Here is the example. Let f = 1+x+y+z. Let p= f^20 with all coefficients explicitly computed.
Time the multiplication of p*(p+1), again with all coefficients explicitly computed.
The script, in Maxima, is
showtime:all$
f:x+y+z+1$
p:rat(f) q:p*p+1
How to make this slower? Well, you could include the display time for the result, which has 12,341 terms.
Or you could use the “expand” command, which does numerous additional computations other than polynomial multiplication, uses a very general tree expression form, and spends time simplifying already simplified subexpressions as they are generated.

The right way to do this is to use the command rat(), which converts to a canonical rational/polynomial form (the only form available in those allegedly fast systems), and does the multiplication, using the knowledge that there are no additional simplifications possible for terms like x^3y^10z^7.

So it is not that lisp is slow, it is that Maxima is being asked to do something quite a bit more general, but for this specific case results in the same answer. The documentation for the command expand() specifically says to use ratexpand() for polynomials… I used rat() which leaves the internal recursive form alone; ratexpand() in this example splays out the result into a sum of terms. Ratexpand() is somewhat slower… 0.611 second.

i would expect Reduce, asked a similar correctly phrased question, to respond at least as fast.

I am fully in favor of finding new and previously unavailable capabilities to solve applied problems, programmed by enthusiastic Julia fans.
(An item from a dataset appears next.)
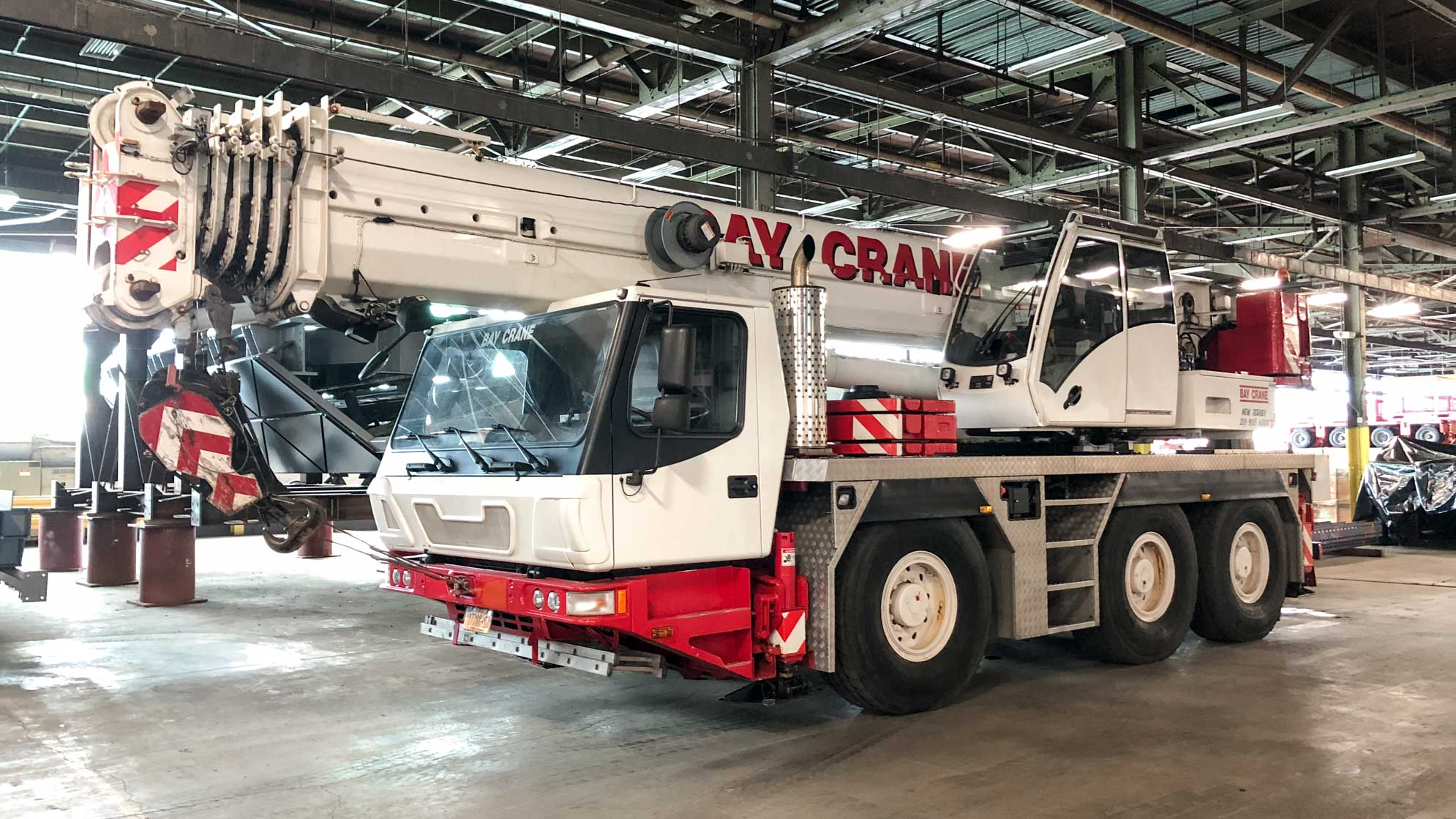 GMK 3055 crane with a hydraulic expandable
I would take, with a considerable grain of salt, claims that (serial) Julia programs will do symbolic computation faster than comparable programs in (decently compiled) Lisp. When you think about it, why would Julia be faster? Are the Lisp systems just spinning their wheels? Were the CAS programmers and the implementers of the underlying Lisp (perhaps written in Lisp and C) just lousy programmers? Perhaps they were building into the Lisp system capabilities that were not needed and constituted a drag on the total system? (you could argue about reference counts vs garbage collection, maybe?). Anyway, is there something that Julia leaves out, by comparison?
(Oh, MPI, CUDA, … haven’t been used in Maxima, but who knows.)
RJF

6 Likes

I haven’t done it myself or seen something extensive yet. But yeah, it’d be nice to have one.

Rust actually has Rayon (inspired by Cilk) which has task parallelism with limited concurrency support (“may happen in parallel”), just like Cilk: rayon::scope - Rust. A quick websearch also suggests that D and Nim also have task parallel framework.

I wouldn’t dismiss those new “systems” languages (whatever it means) as non-contender for becoming a good parallel platform (for computing in general). For one thing, they all seem to trend toward having an ownership model building into the compiler. It is a big relief in programming in such a system, especially for highly concurrent programs.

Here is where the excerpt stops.